TAREFAS PROPOSTAS:
• 1. No texto sobre Palocci na transição entre os governos FHC e Lula, quais secretarias Marcos Lisboa e Joaquim Levy foram convidados a assumir?
• 2. Reproduza o texto sobre Palocci na transição de governo, desde "Lisboa destacou-se como" até "o desengessamento orçamentário.", sem alterar nada.
• 3. Prossiga com o texto sobre Palocci e a política econômica do governo Lula, a partir do ponto em que ele termina.

::: BLOCO DE TEXTO :::

Segundo o depoimento de participantes da transição entre os governos FHC e Lula, Palocci foi de vital importância no processo. Foi naquele momento que Lula, influenciado pelo futuro ministro da Fazenda, ficou definitivamente convencido a dar continuidade aos principais aspectos da política econômica anterior - superávits primários, câmbio flutuante e metas de inflação.

O diálogo franco de Palocci com a equipe econômica de FHC, por outro lado, foi fundamental para que o novo governo conhecesse em detalhes a herança que recebia, o que ajudou a enfrentar o primeiro ano de desconfiança do mercado. Dois momentos decisivos da futura gestão de Palocci na Fazenda foram os convites, no fim de dezembro, dos economistas Marcos Lisboa e Joaquim Levy para assumirem, respectivamente, a Secretaria de Política Econômica e a Secretaria do Tesouro.

Lisboa destacou-se como um dos coordenadores da chamada Agenda Perdida, documento encomendado em 2002 pelo então candidato à Presidência Ciro Gomes - um detalhado roteiro de reformas liberais e pró-mercado. Na prática, a Agenda Perdida virou o programa econômico do governo Lula, com exceção das áreas que fugiam do controle de Palocci, como energia e as agências reguladoras, ou de temas de dificílima aceitação política no Brasil, como a redução das despesas públicas e o desengessamento orçamentário.

::: DADOS EXTRAÍDOS :::

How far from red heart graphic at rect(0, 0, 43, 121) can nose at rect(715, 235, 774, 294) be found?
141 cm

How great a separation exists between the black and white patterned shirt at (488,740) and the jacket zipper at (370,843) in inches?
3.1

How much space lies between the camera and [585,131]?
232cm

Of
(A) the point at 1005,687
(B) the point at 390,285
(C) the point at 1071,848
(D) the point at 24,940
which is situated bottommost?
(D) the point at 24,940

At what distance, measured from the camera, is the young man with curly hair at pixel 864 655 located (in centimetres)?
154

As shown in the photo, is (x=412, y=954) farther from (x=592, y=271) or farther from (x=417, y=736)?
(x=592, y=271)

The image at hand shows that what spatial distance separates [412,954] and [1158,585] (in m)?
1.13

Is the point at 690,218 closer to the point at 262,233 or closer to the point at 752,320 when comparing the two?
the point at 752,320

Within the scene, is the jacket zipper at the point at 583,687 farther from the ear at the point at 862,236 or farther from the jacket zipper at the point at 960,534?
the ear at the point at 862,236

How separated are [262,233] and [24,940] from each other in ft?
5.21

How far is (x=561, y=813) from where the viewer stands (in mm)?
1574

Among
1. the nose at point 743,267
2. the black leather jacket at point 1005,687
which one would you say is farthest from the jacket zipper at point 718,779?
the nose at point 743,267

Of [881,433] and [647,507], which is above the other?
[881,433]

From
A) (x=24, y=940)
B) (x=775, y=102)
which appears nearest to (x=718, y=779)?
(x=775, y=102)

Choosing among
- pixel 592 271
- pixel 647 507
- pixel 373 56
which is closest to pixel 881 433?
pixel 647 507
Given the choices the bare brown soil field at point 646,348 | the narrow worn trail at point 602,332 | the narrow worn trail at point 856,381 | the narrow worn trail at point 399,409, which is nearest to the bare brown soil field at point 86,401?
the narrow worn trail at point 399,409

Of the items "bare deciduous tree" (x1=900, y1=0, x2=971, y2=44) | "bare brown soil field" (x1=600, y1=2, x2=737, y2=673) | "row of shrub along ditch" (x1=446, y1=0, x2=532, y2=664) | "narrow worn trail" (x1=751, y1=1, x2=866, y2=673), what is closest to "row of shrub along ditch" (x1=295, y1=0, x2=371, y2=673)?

:::

EM RESPOSTA:
• 1. Marcos Lisboa foi convidado para a Secretaria de Política Econômica, e Joaquim Levy, para a Secretaria do Tesouro.

• 2.
Lisboa destacou-se como um dos coordenadores da chamada Agenda Perdida, documento encomendado em 2002 pelo então candidato à Presidência Ciro Gomes - um detalhado roteiro de reformas liberais e pró-mercado. Na prática, a Agenda Perdida virou o programa econômico do governo Lula, com exceção das áreas que fugiam do controle de Palocci, como energia e as agências reguladoras, ou de temas de dificílima aceitação política no Brasil, como a redução das despesas públicas e o desengessamento orçamentário.

• 3.
Uma das primeiras medidas de Palocci foi elevar a meta de superávit primário de 3,75% do PIB para 4,25%, dando o tom conservador que viria a marcar sua gestão. Desde o fim de 2002, ficou evidente que o tripé formado pela política fiscal rigorosa, o câmbio flutuante e o sistema de metas de inflação, adotado no segundo mandato de Fernando Henrique Cardoso, seria integralmente preservado.

O tempo todo, Palocci foi alvo do fogo amigo de uma importante corrente do PT, que criticava a política econômica "neoliberal" do ministro da Fazenda. Houve ataques diretos em resoluções do Diretório Nacional do PT e outros documentos partidários e de tendências petistas, dos quais Palocci sempre soube se desembaraçar com diplomacia. Particularmente ambígua foi sua relação com o então poderoso ministro da Casa Civil, José Dirceu, antes de este cair em desgraça e sair do governo. Dirceu deu apoio às iniciativas de Palocci no Congresso, mas internamente pendia para as alas mais críticas à política econômica.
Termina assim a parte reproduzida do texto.